- **Extracted material**:
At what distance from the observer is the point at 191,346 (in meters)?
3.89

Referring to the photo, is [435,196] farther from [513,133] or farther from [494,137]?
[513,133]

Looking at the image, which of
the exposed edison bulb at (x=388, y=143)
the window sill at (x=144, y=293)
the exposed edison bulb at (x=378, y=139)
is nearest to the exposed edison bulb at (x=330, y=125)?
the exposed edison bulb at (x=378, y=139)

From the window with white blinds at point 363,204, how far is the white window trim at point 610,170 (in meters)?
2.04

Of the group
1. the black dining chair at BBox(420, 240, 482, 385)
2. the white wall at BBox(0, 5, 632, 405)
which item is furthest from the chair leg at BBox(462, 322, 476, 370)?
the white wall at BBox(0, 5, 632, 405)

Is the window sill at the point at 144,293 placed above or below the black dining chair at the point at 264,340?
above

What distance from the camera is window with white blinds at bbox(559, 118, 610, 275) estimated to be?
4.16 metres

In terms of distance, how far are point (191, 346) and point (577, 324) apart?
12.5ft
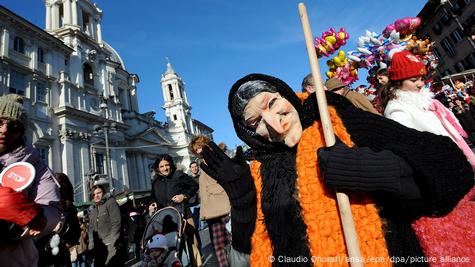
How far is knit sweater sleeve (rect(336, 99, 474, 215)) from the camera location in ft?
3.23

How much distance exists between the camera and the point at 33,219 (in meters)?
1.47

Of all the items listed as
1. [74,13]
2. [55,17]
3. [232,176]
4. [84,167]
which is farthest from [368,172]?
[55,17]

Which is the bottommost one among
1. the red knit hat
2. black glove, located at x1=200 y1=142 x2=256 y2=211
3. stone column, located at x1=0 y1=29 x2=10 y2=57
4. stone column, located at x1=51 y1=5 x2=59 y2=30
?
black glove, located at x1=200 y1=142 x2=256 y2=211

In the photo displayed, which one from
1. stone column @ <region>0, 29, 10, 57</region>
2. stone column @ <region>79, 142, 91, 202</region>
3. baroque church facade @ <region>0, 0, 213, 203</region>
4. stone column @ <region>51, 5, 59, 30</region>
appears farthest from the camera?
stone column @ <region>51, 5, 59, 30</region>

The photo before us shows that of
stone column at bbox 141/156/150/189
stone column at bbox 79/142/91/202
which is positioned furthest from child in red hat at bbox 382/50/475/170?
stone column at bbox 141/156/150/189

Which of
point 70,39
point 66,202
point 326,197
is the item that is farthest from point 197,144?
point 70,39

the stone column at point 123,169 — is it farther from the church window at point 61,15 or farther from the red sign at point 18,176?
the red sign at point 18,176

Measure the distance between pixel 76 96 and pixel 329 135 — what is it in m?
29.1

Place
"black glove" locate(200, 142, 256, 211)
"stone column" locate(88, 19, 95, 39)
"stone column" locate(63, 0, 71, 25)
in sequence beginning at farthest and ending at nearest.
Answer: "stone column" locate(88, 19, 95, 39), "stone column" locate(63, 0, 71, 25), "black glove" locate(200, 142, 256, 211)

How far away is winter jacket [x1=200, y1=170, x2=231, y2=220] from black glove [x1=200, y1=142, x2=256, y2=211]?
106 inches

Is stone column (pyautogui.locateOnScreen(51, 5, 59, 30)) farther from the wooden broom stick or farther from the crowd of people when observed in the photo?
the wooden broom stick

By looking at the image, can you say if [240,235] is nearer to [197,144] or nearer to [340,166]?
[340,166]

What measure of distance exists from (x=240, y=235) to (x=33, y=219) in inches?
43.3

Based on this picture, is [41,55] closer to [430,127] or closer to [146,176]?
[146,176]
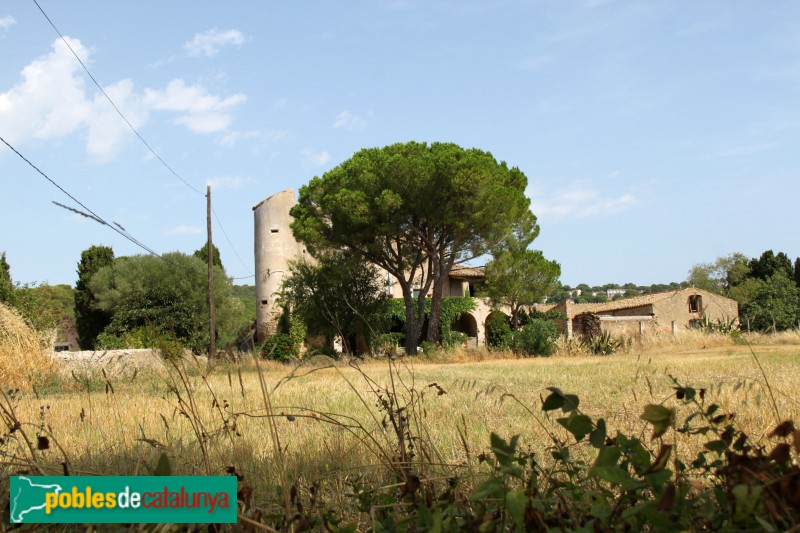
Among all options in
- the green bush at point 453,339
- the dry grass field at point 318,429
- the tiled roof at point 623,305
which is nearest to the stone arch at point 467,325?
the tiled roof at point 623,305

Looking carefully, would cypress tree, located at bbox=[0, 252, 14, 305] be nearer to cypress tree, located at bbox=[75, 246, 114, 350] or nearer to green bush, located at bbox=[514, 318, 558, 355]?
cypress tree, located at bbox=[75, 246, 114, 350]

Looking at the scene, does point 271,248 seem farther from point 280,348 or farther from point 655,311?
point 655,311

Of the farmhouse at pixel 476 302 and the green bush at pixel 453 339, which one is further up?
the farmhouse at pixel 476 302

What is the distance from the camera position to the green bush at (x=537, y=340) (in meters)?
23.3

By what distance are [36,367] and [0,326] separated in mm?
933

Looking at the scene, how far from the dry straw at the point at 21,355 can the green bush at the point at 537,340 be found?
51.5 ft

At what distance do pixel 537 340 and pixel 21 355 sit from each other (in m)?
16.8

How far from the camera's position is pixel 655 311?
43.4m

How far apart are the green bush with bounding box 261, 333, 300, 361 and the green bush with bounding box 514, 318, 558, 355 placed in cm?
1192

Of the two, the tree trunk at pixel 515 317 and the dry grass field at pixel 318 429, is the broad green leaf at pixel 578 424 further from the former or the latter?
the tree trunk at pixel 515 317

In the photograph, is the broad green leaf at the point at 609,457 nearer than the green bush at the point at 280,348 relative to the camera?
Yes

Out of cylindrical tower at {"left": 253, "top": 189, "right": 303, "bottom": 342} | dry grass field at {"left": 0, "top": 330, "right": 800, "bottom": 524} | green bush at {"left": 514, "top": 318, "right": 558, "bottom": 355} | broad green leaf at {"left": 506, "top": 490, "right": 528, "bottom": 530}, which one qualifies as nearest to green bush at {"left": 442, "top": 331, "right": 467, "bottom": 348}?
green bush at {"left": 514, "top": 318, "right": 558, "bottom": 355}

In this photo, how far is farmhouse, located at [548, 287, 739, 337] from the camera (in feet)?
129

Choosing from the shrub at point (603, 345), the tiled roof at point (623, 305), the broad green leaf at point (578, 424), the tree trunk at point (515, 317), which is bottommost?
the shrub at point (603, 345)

--

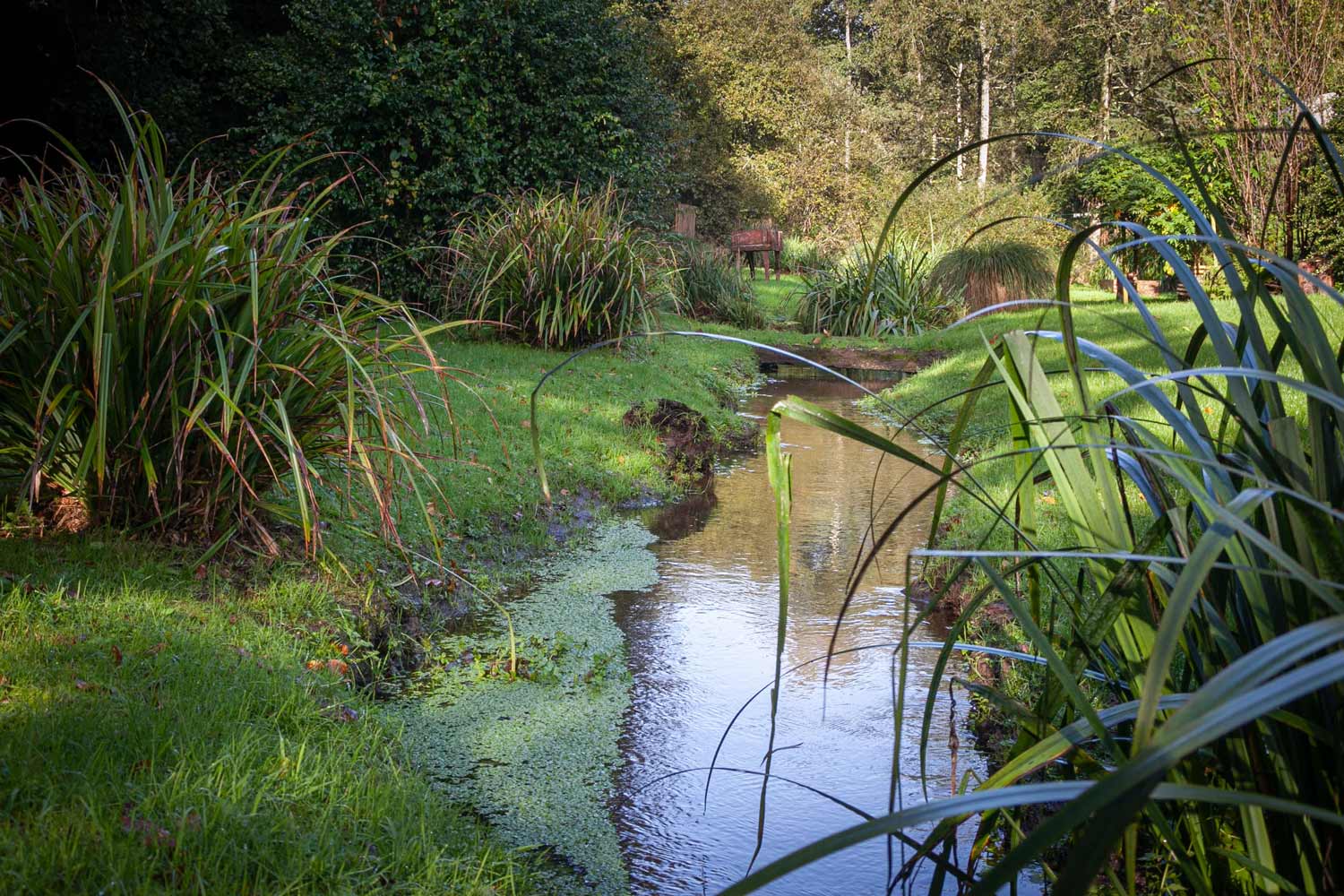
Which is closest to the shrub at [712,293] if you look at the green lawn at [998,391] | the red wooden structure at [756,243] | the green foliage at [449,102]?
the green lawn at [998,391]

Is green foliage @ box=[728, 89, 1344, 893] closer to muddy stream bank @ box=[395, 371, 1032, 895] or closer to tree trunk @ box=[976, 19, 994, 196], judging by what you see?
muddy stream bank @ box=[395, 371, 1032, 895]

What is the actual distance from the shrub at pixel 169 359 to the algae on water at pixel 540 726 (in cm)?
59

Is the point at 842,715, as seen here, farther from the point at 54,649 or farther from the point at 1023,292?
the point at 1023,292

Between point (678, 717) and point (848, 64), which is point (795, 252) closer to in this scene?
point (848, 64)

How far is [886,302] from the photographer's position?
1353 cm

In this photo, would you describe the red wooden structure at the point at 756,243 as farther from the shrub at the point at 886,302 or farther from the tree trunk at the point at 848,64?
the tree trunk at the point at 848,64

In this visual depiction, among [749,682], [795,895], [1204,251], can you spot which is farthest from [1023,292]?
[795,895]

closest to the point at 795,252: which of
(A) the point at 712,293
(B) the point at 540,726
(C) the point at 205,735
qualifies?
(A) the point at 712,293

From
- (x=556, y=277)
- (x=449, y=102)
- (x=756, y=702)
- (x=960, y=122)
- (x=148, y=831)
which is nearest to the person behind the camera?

- **Work to be completed**: Pull out each line of the records above that contains the string "muddy". Case counts.

- **Exercise response**:
Is green foliage @ box=[728, 89, 1344, 893] closer to muddy stream bank @ box=[395, 371, 1032, 895] or closer to tree trunk @ box=[976, 19, 994, 196], judging by what you see?
muddy stream bank @ box=[395, 371, 1032, 895]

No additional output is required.